It isn't easy for me to discerrn God's will for my life or to comprehend the guidance I do get. I'm too ready to mull over it, to overexamine it. I went for a walk today. It was a wonderful day as the temperatures had soared to 74 degrees by mid-afternoon.
As I began my walk, I began the way Sister Ellie taught us, except that I was walking faster than she recommended. I began with a short prayer and then I reminded myself to empty my mind, to walk, to let thoughts occur to me, to look at them and then drop them. Taking my own council, then, I reminded myself to look for those small gifts that God offers me especially when I am outside. Then I began to walk, allowing my gaze to go where it willed, to watch in a detached fashion the goings on in the park.
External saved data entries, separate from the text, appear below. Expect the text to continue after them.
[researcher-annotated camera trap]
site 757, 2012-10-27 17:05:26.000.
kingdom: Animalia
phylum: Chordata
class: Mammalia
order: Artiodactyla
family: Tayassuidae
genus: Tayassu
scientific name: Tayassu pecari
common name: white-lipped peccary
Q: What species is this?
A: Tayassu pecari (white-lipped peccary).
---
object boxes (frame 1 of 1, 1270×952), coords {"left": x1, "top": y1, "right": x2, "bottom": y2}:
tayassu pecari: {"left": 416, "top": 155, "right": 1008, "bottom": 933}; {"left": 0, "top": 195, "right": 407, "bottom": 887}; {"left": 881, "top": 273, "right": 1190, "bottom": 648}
I saw kids playing in the park. I saw teenagers gathering into a large group. I noted that the wind was strong and pushed against me as I walked into it. My mind wouldn't stay empty for long but it wouldn't muse either, so it was a good exercise.
I often walk along a trail around a park. It is almost a perfect mile around. Approaching the first turn with my eyes observing a small boy, but thinking nothing more about him, I felt mysteriously as though I wasn't a part of the scene--all feeling and no thought, it vanished as soon as it presented itself. I made the first turn and then the second. With the wind now behind me and on the far side of the park so that the trees were windward, I began to note the leaves--millions of leaves, it seemed--blown out of their winter hiding holes or off the limbs they'd never been torn from before. I thought, "That's it. I'm like a leaf blown from the tree and blowing in the wind." But then I thought, "No. Because the leaves are dead." I watched one dance across the path as though doing a cartwheel. I saw the teens had begun a game of football and watched a pass.
Feeling less as though God was giving me gifts and more and more as though I was just reviewing many of my life's lessons, I came back around to the final turn of the mile. It was then that I looked ahead and thought--this is just a loop and I'm stuck in it. I need to break out of the loop. But I didn't like that direction. It goes up past the vast high school parking lot--empty for the holiday--and it looked bleak, but I took it anyway. In the last square of still green grass under the last tree before the lot, I saw a squirrel sitting upright nibbling on something. Even in bleakness, there is life. I had not seen a single squirrel in the whole walk around the park. It is usually teaming with them.
Behind me, a house owner yelled at the receding back of his teenaged son and made me jump around to see the disgruntled scene. It jarred me. I know the man, but I preferred to turn my head and hope he didn't recognize me as I hurried up the sidewalk. I thought about the walk and how I used to walk that way every day one summer when I took summer school. My friend and I would walk up to a donut shop at the top of that hill. I couldn't remember if the walk had even then been half concealed by loose gravel or if that was a new thing. The wind continued to push me up the hill. There, in the middle of that blacktopped expanse without a tree in sight, I saw a maple leaf fall as though from nowhere. I looked and didn't see any other leaves. The uphill steepened until I reached the corner and I turned just across from the old donut shop and walked down the north side of the football stadium. The stadium blocked the wind, but the tall fence hemmed me in and limited my vision.
As I neared the final turn that would take me back to the park and my car, a German shepherd ran to the corner of his yard and began to bark at me aggressively--in my mind I responded, "Peace . . . I'm not coming your way." Before the thought was complete, he'd turned and run out of sight. I didn't see or hear him again.
I looked behind me at the fence-lined sidewalk and noted that it had been a comfortable downhill slope protected from the wind and peaceful. Then I walked past the end zone of the football field where so many stop to watch the game, then past the baseball field, then approached the teachers parking lot. I noted the sign, "Do not enter," and puzzled over having noted it--do not enter what? A bleak and empty parking lot? I passed by the entrance and observed the granite sign donated so long ago in 1980, seven years after I had graduated from that school. That's the entrance, I thought. And let it drop. I crossed the street and spied my car. Heading for it I thought, "If there was anything there, I missed it."
Once home, as I climbed out of the car, something seemed to say, "Things aren't always what they seem." And that is all I know. But of that, I feel certain.